_Excerpt_
◇ ◇ ◇ ◇ ◇ ◇ ◇
2933

2933. High-Access Employees (Medium)

You are given a 2D 0-indexed array of strings, access_times, with size n. For each i where 0 <= i <= n - 1, access_times[i][0] represents the name of an employee, and access_times[i][1] represents the access time of that employee. All entries in access_times are within the same day.

The access time is represented as four digits using a 24-hour time format, for example, "0800" or "2250".

An employee is said to be high-access if he has accessed the system three or more times within a one-hour period.

Times with exactly one hour of difference are not considered part of the same one-hour period. For example, "0815" and "0915" are not part of the same one-hour period.

Access times at the start and end of the day are not counted within the same one-hour period. For example, "0005" and "2350" are not part of the same one-hour period.

Return a list that contains the names of high-access employees with any order you want.

 

Example 1:

Input: access_times = [["a","0549"],["b","0457"],["a","0532"],["a","0621"],["b","0540"]]
Output: ["a"]
Explanation: "a" has three access times in the one-hour period of [05:32, 06:31] which are 05:32, 05:49, and 06:21.
But "b" does not have more than two access times at all.
So the answer is ["a"].

Example 2:

Input: access_times = [["d","0002"],["c","0808"],["c","0829"],["e","0215"],["d","1508"],["d","1444"],["d","1410"],["c","0809"]]
Output: ["c","d"]
Explanation: "c" has three access times in the one-hour period of [08:08, 09:07] which are 08:08, 08:09, and 08:29.
"d" has also three access times in the one-hour period of [14:10, 15:09] which are 14:10, 14:44, and 15:08.
However, "e" has just one access time, so it can not be in the answer and the final answer is ["c","d"].

Example 3:

Input: access_times = [["cd","1025"],["ab","1025"],["cd","1046"],["cd","1055"],["ab","1124"],["ab","1120"]]
Output: ["ab","cd"]
Explanation: "ab" has three access times in the one-hour period of [10:25, 11:24] which are 10:25, 11:20, and 11:24.
"cd" has also three access times in the one-hour period of [10:25, 11:24] which are 10:25, 10:46, and 10:55.
So the answer is ["ab","cd"].

 

Constraints:

• 1 <= access_times.length <= 100
• access_times[i].length == 2
• 1 <= access_times[i][0].length <= 10
• access_times[i][0] consists only of English small letters.
• access_times[i][1].length == 4
• access_times[i][1] is in 24-hour time format.
• access_times[i][1] consists only of '0' to '9'.

Hints:

• Sort the access times in each person’s list.
◇ ◇ ◇ ◇ ◇ ◇ ◇
_Material provided_

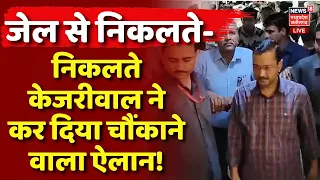 LIVE Tihar Jail से निकलते ही Arvind Kejriwal का बड़ा ऐलान! | Kejriwal Bail | ED Delhi Liquor Policy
◇ ◇ ◇ ◇ ◇ ◇ ◇
_Task set_
A. Answer these questions about the high-access employees problem, one line each:
(i) How many times must an employee access the system within a one-hour period to count as high-access?
(ii) What is the largest length access_times can have under the constraints?
(iii) What does the hint recommend doing?
B. Rewrite the part of the high-access employees problem starting at "You are given" and ending at "the same day.", with "entries" replaced by "items".
C. Translate this sentence from the high-access employees problem into Spanish: "Return a list that contains the names of high-access employees with any order you want."

_Solution list_
A.
(i) Three or more times.
(ii) 100.
(iii) Sort the access times in each person's list.

B.
You are given a 2D 0-indexed array of strings, access_times, with size n. For each i where 0 <= i <= n - 1, access_times[i][0] represents the name of an employee, and access_times[i][1] represents the access time of that employee. All items in access_times are within the same day.

C. Devuelve una lista que contenga los nombres de los empleados de alto acceso en el orden que quieras.